- Richard Nixon was sworn in as president on January 20, 1969.
- His election came at time of great social and political upheaval in the US, which was mired in the Vietnam War.
- Nixon later became the first - and so far the only - president to resign from office.
Richard M. Nixon was sworn in as the 37th president on January 20, 1969, after a watershed election that marked a realignment in US politics.
Nixon defeated Democratic nominee and incumbent Vice President Hubert Humphrey on November 5, 1968, garnering 43.4% of the vote and 301 electoral votes to Humphrey's 42.7% and 191 electoral votes.
Alabama Gov. George Wallace, a proponent of segregation, got 13.5% of the vote and 46 electoral votes.
The campaign, which took place at the height of the Vietnam War, was marked by turmoil.
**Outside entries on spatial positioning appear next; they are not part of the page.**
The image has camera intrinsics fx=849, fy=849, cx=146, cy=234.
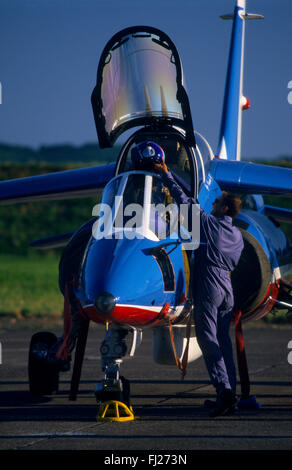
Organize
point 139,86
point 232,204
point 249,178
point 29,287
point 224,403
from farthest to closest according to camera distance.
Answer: point 29,287
point 249,178
point 139,86
point 232,204
point 224,403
President Lyndon Johnson announced in spring 1968 that he would not seek the nomination for the presidency that year - a decision prompted by growing backlash to the war.
In June that year, Robert F. Kennedy, a frontrunner for the nomination, was assassinated in Los Angeles.
Nixon, running on a law-and-order platform, defeated several other candidates, including then-California Gov. Ronald Reagan, to secure the Republican nomination. He won reelection in 1972, handily defeating Democratic nominee and South Dakota Sen. George McGovern, who won just one state and the District of Columbia.
But Nixon's second term was cut short by his involvement in the Watergate scandal, which prompted lawmakers to begin impeachment proceedings against him and led to his resignation on August 9, 1974. He was the first, and thus far only, president to resign from office.